The worker classification provision in the bill is similar to California’s AB 5 labor law, which was meant to keep Uber, Lyft and other new, “gig economy” employers from treating workers with little autonomy as independent contractors. Freelancers in other sectors have complained that the law interferes with their ability to operate as freelancers and might force them to take staff jobs, against their will.

What the PRO Act Bill Would Do

Some agents have sued insurers for the right to be classified as employees, to get access to the kinds of retirement benefits and other benefits typically reserved for an insurer’s employees.

NAIFA contends that, for many insurance producers and financial advisors, being reclassified as an employee could cause problems.

The PRO Act could complicate many insurance producers’ tax filing status, NAIFA says in an email sent to its members. The act also could disrupt prevailing insurance and financial services distribution models, NAIFA says.

Fans and Foes

Scott said in a comment in the bill introduction announcement, that the main provisions in the bill will shore up workers’ ability to join unions, and help workers and unions respond to a decades-long assault on workers’ rights.

That assault “has suppressed union membership and eroded America’s middle class,” Scott said. “The COVID-19 pandemic has demonstrated the urgent need for Congress to protect and strengthen workers’ rights. Over the past year, workers across the country have been forced to work in unsafe conditions for insufficient pay, because they lacked the ability to stand together and negotiate with their employer.”

Murray said the PRO Act bill would restore workers’ ability to “join together to demand their fair share of the economic growth they drive.”

The U.S. Chamber of Commerce is leading opposition to the bill, calling it “a litany of almost every failed idea from the past 30 years of labor policy.”

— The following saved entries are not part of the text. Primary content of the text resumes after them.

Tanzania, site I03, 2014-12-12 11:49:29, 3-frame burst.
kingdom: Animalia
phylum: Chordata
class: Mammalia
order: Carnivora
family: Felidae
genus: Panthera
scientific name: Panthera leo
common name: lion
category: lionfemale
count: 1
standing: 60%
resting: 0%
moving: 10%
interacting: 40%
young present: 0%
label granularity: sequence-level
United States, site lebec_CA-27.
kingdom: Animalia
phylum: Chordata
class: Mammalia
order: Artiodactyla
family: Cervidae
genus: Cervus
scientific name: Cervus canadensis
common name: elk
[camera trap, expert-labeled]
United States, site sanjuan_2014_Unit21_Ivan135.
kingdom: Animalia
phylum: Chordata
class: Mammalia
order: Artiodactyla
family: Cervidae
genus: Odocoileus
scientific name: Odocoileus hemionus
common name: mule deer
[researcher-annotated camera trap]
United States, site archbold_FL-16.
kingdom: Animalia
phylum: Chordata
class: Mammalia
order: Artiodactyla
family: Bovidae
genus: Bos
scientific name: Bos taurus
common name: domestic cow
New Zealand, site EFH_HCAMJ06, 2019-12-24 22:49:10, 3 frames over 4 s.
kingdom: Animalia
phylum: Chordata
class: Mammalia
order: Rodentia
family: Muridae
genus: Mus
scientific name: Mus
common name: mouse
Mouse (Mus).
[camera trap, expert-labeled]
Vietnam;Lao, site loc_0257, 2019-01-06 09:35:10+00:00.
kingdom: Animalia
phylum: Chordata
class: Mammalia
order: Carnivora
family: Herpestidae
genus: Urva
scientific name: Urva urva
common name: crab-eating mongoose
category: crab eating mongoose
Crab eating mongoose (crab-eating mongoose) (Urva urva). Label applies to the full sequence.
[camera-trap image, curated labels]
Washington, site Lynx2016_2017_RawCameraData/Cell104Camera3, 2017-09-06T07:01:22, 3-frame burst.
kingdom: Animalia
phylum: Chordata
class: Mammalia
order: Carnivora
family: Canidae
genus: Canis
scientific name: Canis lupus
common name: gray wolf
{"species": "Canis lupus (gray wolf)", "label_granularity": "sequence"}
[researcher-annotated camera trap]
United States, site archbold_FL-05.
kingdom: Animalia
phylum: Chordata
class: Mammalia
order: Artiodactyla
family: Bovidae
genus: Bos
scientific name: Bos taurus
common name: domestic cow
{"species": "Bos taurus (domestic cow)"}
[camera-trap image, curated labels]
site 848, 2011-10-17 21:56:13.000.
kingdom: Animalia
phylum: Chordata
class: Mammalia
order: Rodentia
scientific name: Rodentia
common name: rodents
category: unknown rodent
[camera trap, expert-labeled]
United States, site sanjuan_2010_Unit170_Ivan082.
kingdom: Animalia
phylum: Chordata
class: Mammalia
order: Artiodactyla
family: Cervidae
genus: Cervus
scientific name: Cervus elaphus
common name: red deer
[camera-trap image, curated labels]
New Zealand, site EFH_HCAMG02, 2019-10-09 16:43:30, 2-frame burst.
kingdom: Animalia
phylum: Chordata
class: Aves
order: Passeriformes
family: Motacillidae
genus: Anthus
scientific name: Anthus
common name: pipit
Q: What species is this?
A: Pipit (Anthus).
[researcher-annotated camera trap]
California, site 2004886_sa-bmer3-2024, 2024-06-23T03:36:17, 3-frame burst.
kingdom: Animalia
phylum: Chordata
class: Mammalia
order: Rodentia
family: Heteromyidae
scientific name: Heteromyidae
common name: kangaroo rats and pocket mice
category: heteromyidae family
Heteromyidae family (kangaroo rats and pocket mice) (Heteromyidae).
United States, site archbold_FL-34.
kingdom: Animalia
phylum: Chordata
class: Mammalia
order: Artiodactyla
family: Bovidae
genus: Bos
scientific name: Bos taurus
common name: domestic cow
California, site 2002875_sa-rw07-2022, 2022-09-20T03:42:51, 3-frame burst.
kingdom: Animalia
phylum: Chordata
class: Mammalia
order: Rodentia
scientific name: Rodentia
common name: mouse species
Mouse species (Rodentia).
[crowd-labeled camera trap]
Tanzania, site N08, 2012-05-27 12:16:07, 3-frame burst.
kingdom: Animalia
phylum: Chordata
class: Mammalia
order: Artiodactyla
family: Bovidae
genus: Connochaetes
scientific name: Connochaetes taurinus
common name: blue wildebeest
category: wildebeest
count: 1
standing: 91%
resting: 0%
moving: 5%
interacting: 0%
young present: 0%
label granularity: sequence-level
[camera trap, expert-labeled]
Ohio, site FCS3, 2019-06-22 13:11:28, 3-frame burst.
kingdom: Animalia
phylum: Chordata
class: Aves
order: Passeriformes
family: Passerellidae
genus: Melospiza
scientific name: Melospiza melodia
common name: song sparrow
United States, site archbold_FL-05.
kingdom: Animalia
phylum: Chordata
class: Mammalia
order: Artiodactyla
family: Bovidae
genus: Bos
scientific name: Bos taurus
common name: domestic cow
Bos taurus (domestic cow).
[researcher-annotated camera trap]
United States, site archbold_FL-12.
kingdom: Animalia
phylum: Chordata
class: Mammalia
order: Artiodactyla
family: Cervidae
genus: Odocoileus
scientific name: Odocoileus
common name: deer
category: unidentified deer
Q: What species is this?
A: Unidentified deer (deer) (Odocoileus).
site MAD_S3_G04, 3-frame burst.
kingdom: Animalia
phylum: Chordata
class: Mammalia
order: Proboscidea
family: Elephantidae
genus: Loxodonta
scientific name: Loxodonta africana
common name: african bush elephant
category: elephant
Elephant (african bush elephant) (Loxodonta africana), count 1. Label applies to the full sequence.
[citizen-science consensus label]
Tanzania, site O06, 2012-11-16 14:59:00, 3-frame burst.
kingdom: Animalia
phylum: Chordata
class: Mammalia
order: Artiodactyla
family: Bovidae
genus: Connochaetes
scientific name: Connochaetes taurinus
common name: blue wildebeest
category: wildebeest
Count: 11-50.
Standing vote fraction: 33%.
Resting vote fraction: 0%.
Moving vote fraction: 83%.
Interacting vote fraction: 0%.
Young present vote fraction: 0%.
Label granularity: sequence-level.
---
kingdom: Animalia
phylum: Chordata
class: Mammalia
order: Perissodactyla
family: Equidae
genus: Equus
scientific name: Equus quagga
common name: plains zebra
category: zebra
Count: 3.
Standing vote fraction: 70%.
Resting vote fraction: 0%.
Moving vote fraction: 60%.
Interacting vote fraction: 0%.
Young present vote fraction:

The Chamber’s employee policy division says in an analysis of the bill that the independent contractor classification provision could make it easier for workers to join unions. Under the current labor laws, “independent contractors are not eligible to unionize, which has been a source of great frustration for labor leaders,” the Chamber employee policy division says.

The Chamber employee policy division says that part of the independent contractor classification provision in the PRO Act bill is identical to the language in AB 5, but that the provision is missing the many exemptions included in AB 5.